French coach Renard and Saudi Arabia face tough World Cup
New continent, same problem for Hervé Renard.
The Frenchman is leading another team into the World Cup — Saudi Arabia this time after Morocco in 2018 — and again the draw has not been kind.
Saudi Arabia opens its tournament against Lionel Messi and Argentina.
“We have a tough set of matches, but as a coach or a player you dream of qualifying for the World Cup and pitting yourself against the best,” Renard told FIFA.com. “The best teams in the world always come with the intention of winning it, but there are always upsets. When you are one of the smaller teams in the tournament, you must rely on shock results.”
After facing Argentina, Saudi Arabia will try to contain Robert Lewandowski and Poland before rounding out Group C play against Mexico.
Morocco was eliminated early in Russia four years ago in a group that included Portugal and Spain.
AT THE HELM
The 54-year-old Renard is the only coach to have led two different national teams to African Cup titles: Zambia in 2012 and Ivory Coast three years later.
His journey has taken unusual turns. Toward the end of his playing career, Renard worked as a janitor to make ends meet and eventually started his own cleaning company while getting his coaching licenses.
Renard helped Morocco qualify for its first World Cup in 20 years, but he stepped down after a surprise exit from the 2019 African Cup of Nations.
Soon after came a call from the Middle East. The Saudis spend lavishly through the kingdom’s sovereign wealth fund in a variety of sports — which critics say is part of an effort to mask the country’s poor human rights record.
The Green Falcons under Renard qualified at the top of their group and ahead of Japan and Australia to reach the World Cup for the sixth time.
Australia coach Graham Arnold said the Saudis are often overlooked but “but they have got some really good players.”
Among the Green Falcons to watch will be winger Salem Aldawsari, who scored key goals in the qualifying campaign.
In Russia four years ago, the Saudis were routed by the host nation 5-0 before losing to Uruguay 1-0.
Mohamed Salah then gave Egypt a 1-0 lead early in the final group game — a consolation match for both teams — before Aldawsari equalized. Midfielder Salman Alfaraj volleyed in a stoppage-time winner and Saudi Arabia ended a 12-game World Cup winless streak across five tournament appearances.

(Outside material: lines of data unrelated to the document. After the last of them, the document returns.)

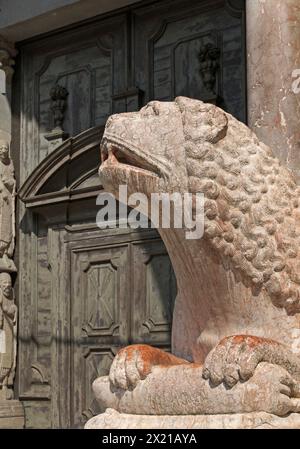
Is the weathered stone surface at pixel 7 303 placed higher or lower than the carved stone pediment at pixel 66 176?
lower

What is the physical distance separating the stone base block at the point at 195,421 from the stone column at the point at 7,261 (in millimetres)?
3930

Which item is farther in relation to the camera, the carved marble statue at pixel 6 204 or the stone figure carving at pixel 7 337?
the carved marble statue at pixel 6 204

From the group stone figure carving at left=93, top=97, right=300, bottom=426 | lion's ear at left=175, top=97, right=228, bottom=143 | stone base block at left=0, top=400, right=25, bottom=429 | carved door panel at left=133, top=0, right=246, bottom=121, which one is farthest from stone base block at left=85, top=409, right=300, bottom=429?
stone base block at left=0, top=400, right=25, bottom=429

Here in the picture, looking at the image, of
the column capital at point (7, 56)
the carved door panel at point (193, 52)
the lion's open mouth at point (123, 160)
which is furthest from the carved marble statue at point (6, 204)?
the lion's open mouth at point (123, 160)

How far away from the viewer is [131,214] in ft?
20.4

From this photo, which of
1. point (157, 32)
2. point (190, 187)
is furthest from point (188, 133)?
→ point (157, 32)

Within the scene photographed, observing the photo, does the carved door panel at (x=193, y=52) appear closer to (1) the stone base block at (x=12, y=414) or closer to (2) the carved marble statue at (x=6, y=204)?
(2) the carved marble statue at (x=6, y=204)

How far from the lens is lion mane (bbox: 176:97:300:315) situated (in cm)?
286

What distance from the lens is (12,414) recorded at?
664cm

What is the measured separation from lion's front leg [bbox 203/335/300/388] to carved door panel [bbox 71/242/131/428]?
11.4ft

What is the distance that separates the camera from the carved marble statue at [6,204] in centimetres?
686

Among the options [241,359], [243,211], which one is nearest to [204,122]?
[243,211]

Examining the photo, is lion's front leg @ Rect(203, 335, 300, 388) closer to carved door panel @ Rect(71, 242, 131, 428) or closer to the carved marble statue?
carved door panel @ Rect(71, 242, 131, 428)

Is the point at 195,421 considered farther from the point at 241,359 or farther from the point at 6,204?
the point at 6,204
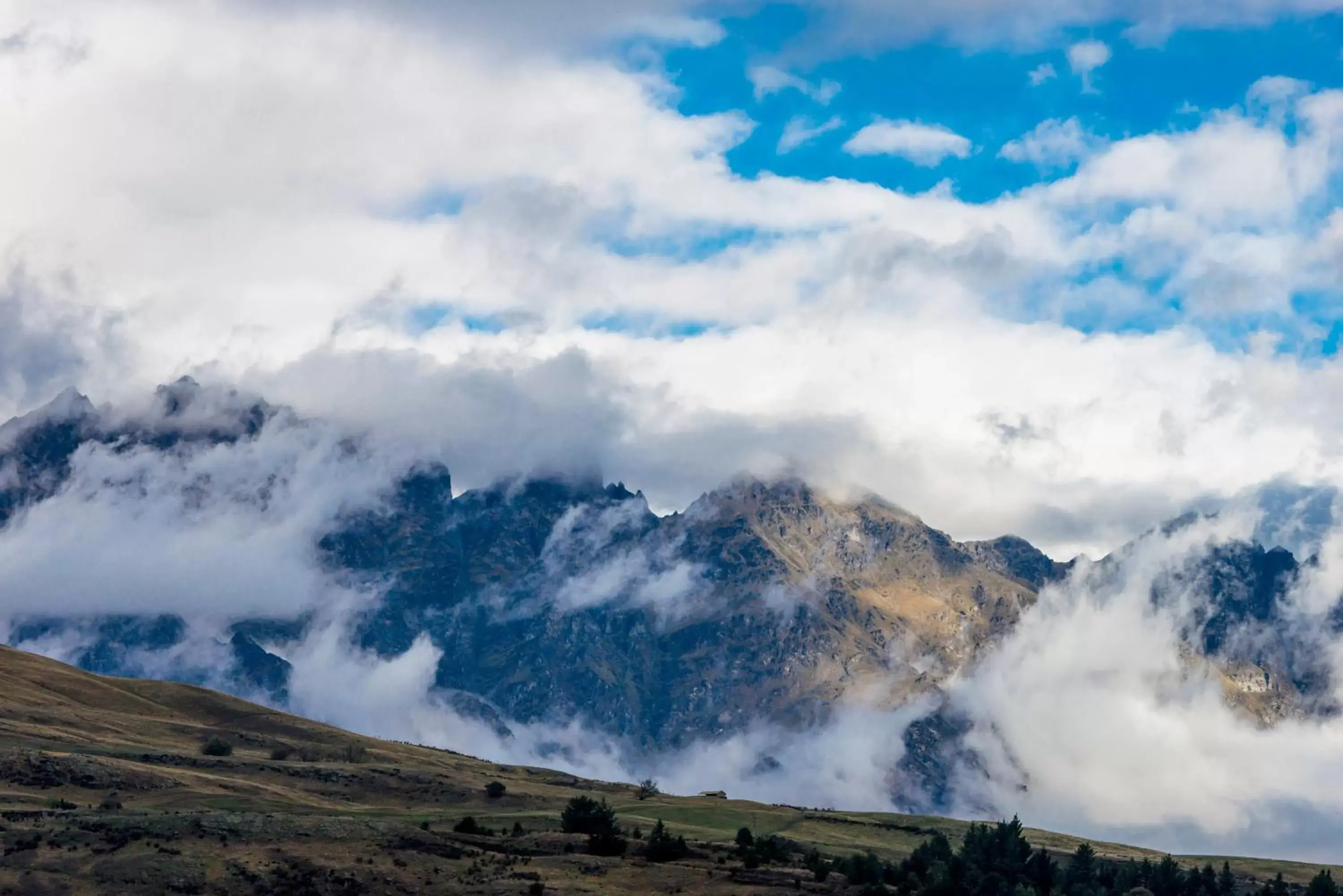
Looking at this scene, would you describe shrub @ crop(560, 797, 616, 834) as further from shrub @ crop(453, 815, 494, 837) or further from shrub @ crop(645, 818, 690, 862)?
shrub @ crop(453, 815, 494, 837)

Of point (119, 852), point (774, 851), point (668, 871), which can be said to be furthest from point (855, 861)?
point (119, 852)

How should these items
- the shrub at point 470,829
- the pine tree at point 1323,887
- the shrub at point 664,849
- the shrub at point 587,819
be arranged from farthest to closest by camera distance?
the pine tree at point 1323,887
the shrub at point 470,829
the shrub at point 587,819
the shrub at point 664,849

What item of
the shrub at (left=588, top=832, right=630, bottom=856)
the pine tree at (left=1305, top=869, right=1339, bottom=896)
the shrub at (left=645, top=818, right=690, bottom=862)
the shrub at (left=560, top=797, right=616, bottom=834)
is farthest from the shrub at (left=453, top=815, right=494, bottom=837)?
the pine tree at (left=1305, top=869, right=1339, bottom=896)

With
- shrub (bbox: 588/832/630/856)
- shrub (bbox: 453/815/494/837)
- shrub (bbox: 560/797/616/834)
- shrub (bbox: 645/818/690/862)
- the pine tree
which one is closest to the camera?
shrub (bbox: 645/818/690/862)

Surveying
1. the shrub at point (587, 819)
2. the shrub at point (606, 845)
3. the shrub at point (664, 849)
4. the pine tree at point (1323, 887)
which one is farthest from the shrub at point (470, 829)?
the pine tree at point (1323, 887)

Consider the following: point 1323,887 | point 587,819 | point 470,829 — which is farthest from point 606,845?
point 1323,887

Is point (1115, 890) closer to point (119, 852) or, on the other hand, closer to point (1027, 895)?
point (1027, 895)

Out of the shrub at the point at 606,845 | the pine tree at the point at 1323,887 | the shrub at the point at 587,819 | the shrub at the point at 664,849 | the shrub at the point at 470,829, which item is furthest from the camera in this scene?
the pine tree at the point at 1323,887

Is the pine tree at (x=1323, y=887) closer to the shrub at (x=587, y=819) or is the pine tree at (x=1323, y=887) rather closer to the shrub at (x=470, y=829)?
the shrub at (x=587, y=819)

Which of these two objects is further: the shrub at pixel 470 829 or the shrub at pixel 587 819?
the shrub at pixel 470 829

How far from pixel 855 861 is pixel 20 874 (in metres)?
80.1

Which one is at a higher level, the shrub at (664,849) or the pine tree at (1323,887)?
the pine tree at (1323,887)

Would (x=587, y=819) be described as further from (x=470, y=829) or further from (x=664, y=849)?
(x=664, y=849)

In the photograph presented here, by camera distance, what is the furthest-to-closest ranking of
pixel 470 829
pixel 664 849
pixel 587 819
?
pixel 587 819 → pixel 470 829 → pixel 664 849
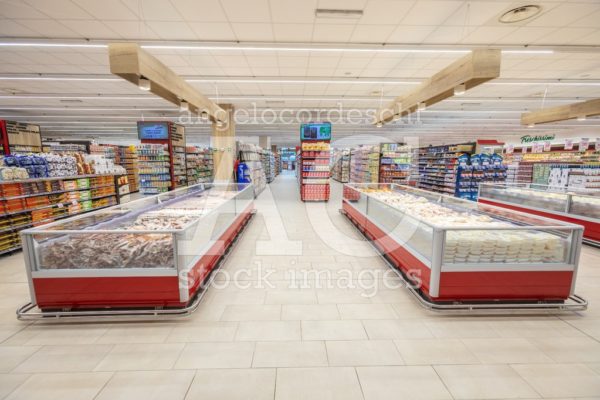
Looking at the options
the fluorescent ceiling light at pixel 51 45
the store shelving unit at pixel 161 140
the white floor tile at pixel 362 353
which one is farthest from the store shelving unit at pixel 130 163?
the white floor tile at pixel 362 353

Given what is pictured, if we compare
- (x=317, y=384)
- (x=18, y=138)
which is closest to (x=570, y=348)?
(x=317, y=384)

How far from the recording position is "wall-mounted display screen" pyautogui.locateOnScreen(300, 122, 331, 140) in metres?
10.1

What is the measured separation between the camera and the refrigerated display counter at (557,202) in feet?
17.7

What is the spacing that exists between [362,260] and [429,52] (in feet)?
15.7

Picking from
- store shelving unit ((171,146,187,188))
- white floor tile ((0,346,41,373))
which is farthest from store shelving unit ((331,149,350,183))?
white floor tile ((0,346,41,373))

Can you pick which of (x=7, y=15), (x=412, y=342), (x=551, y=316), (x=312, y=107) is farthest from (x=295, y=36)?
(x=312, y=107)

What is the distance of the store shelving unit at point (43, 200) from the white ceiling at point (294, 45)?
2862 millimetres

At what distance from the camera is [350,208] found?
23.9 ft

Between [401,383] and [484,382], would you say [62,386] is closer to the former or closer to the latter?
[401,383]

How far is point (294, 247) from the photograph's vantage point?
518 centimetres

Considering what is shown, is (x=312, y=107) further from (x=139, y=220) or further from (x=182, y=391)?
Answer: (x=182, y=391)

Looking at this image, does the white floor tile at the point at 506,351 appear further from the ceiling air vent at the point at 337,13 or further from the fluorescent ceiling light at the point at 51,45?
the fluorescent ceiling light at the point at 51,45

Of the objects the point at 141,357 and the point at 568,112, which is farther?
the point at 568,112

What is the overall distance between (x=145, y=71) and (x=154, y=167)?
336 inches
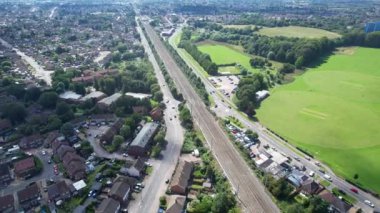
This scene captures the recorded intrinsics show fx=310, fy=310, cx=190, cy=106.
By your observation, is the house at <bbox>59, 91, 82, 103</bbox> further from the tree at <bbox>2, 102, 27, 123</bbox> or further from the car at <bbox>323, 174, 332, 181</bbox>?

Scoring has been an issue lately, though. The team has come up empty in four consecutive friendlies — against three South American teams with an eye toward the Argentina showdown — and most recently in a 0-0 draw with the United States.
United States coach Gregg Berhalter described the Saudis’ style — in Renard’s preferred 4-4-3 formation — as “tough” and “compact.”
“They had a compact base, and we wanted to get behind them,” the American coach said. “They held their line, they weren’t sagging, there was plenty of space to get behind them. We wanted to take advantage of that.”
Saudi Arabia has reached the round of 16 only once — in 1994 when it lost 3-1 to Sweden at the Cotton Bowl in Dallas. It then qualified for the next three World Cups but missed out in 2010 and 2014.
Renard isn’t the only sports figure to look the other way at Saudi Arabia’s human rights record, which includes the killing of U.S.-based columnist Jamal Khashoggi inside the Saudi Consulate in Istanbul.
Phil Mickelson joined the Saudi-backed LIV Golf International series. Saudi’s public investment fund is the majority owner of Premier League club Newcastle. Saudi Arabia also recently won the hosting rights of the 2029 Asian Winter Games.
Observers expect the country to launch a bid to host the 2030 World Cup.